Your goal
Repeat precisely the span of lines below that opens with the line containing "body_size: -71" and closes with the line containing "content_type: application/javascript; charset=UTF-8", both included.

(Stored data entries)
********

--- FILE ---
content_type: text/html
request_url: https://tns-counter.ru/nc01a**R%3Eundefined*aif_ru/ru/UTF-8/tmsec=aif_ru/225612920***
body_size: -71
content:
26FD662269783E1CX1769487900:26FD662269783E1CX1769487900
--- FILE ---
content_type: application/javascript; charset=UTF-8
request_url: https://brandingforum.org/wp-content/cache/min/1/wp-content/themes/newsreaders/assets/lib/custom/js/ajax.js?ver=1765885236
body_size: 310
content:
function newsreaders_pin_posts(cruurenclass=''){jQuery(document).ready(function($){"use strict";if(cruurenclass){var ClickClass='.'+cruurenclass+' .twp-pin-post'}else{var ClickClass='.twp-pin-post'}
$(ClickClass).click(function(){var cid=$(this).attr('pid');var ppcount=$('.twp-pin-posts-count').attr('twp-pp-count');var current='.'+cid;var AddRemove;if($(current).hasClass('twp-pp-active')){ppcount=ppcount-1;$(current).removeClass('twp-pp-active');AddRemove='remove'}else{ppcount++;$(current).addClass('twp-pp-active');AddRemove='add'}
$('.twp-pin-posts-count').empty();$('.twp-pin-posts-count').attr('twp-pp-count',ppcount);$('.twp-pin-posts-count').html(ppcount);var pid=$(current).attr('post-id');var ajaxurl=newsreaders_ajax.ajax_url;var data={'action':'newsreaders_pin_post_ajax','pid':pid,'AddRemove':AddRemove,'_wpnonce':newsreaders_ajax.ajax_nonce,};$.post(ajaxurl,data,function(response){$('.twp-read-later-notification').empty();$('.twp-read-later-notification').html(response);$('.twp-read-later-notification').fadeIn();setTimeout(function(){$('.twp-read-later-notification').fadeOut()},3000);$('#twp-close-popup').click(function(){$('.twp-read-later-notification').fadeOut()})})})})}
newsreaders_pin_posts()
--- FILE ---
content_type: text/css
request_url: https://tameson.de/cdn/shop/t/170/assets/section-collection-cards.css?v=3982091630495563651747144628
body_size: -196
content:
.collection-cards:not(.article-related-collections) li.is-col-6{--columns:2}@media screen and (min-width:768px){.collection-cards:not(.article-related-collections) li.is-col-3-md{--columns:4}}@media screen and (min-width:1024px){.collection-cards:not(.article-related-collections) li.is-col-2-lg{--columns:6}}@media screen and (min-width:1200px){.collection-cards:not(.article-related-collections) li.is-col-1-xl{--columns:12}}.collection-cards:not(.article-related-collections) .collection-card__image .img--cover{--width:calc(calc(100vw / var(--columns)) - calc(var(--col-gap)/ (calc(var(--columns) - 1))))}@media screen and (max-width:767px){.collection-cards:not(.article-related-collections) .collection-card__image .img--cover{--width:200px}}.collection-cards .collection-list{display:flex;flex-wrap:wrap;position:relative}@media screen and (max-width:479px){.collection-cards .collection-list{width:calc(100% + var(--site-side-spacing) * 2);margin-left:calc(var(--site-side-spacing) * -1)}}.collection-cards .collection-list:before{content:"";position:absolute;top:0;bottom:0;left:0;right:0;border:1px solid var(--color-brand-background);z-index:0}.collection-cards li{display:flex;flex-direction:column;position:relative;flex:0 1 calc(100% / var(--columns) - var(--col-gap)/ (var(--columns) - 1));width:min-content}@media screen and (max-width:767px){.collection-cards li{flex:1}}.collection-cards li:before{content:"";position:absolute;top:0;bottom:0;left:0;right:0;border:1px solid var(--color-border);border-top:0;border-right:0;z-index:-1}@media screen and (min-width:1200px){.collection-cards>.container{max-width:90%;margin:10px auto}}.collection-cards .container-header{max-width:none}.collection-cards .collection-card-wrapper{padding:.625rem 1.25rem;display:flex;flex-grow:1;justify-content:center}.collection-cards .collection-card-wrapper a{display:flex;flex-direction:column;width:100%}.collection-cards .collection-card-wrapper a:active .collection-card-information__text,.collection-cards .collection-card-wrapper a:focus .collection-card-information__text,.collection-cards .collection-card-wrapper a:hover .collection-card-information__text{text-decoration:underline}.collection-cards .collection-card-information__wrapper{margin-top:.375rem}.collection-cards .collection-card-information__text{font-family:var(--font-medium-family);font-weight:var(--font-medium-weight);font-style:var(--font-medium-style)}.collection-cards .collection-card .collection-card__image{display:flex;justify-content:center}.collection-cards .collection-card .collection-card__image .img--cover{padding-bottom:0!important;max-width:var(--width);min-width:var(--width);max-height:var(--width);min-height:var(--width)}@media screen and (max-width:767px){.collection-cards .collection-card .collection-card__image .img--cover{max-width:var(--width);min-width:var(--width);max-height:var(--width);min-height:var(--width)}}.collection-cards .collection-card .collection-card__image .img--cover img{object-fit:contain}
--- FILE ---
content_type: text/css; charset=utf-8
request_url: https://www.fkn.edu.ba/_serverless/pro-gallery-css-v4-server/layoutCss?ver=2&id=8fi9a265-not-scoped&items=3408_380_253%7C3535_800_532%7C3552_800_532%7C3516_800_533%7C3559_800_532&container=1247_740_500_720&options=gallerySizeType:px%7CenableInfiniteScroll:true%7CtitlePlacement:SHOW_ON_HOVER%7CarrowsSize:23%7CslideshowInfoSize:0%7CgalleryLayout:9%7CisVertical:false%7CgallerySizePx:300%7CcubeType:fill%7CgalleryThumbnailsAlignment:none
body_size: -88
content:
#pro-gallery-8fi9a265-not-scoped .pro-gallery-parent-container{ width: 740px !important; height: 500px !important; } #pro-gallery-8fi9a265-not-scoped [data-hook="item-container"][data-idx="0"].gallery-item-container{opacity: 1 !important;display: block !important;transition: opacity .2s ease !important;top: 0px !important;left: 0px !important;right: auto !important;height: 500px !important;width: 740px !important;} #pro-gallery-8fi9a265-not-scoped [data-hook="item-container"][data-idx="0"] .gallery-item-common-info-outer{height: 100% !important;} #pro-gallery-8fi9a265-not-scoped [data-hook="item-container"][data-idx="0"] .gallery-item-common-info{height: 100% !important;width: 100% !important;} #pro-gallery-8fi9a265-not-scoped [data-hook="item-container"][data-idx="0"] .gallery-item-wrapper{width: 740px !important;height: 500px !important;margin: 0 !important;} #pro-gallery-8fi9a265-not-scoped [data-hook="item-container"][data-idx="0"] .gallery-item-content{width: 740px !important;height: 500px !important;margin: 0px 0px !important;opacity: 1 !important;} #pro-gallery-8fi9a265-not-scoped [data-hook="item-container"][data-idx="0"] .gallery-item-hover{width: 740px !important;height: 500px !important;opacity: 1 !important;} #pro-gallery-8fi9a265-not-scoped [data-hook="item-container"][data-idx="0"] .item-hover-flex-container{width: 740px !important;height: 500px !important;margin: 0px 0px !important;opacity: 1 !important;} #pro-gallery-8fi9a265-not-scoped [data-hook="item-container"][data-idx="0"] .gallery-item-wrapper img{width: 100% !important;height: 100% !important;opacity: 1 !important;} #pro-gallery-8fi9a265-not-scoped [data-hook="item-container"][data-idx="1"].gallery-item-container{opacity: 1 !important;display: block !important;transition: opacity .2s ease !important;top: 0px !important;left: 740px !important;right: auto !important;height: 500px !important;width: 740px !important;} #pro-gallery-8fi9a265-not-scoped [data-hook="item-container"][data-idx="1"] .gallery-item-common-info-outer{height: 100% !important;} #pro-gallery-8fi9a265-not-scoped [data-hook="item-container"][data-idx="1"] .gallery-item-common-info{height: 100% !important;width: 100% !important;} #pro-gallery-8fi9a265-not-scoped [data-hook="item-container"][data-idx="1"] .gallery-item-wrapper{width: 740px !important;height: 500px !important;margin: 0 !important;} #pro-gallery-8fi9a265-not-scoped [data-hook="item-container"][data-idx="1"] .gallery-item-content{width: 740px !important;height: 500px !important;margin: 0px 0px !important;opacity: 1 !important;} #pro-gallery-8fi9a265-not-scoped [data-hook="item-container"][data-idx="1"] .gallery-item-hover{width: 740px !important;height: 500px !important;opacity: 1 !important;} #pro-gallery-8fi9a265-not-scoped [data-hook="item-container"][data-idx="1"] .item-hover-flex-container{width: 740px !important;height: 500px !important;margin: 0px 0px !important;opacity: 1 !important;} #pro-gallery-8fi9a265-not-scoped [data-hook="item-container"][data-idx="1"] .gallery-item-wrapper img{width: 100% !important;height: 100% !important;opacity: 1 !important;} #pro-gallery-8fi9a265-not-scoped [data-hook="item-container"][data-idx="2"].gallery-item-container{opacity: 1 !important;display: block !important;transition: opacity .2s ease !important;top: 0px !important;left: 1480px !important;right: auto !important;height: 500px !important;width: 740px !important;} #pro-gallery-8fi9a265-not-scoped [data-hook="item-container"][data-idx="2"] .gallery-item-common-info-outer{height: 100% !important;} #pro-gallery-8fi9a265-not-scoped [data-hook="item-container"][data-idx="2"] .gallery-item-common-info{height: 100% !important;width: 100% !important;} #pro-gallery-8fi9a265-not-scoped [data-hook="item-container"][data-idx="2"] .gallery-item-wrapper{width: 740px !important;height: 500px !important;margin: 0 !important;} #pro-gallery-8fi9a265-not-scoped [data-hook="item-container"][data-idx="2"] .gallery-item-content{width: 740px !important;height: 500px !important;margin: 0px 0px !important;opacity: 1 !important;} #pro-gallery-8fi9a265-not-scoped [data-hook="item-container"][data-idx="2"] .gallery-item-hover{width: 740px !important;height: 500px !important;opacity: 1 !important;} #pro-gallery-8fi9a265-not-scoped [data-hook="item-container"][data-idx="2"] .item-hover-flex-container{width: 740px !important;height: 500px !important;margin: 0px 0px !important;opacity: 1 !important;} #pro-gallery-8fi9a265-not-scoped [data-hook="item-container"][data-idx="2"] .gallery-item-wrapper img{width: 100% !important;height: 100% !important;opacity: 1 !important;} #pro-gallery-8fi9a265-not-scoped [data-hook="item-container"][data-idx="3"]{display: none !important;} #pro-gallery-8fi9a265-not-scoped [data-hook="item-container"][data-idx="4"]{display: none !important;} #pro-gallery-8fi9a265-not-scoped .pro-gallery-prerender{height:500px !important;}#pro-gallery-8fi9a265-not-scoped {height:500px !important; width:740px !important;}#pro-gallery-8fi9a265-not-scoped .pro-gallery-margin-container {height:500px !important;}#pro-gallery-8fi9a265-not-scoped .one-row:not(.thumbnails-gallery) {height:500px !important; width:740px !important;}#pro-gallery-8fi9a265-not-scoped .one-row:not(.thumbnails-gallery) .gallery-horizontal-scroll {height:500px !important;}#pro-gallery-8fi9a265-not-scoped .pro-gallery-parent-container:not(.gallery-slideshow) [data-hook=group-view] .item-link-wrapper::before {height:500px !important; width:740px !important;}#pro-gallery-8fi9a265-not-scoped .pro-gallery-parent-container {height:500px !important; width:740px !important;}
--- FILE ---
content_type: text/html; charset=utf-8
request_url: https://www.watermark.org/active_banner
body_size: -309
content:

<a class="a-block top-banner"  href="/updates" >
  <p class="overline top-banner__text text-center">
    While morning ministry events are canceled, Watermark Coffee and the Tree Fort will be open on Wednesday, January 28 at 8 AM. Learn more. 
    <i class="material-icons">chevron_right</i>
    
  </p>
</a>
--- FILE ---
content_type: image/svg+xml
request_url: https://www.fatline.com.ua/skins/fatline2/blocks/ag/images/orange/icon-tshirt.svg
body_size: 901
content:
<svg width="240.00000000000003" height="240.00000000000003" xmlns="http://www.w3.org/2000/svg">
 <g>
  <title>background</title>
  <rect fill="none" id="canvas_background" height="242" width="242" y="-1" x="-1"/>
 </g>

********

Answer space
body_size: -71
content:
26FD662269783E1CX1769487900:26FD662269783E1CX1769487900
--- FILE ---
content_type: application/javascript; charset=UTF-8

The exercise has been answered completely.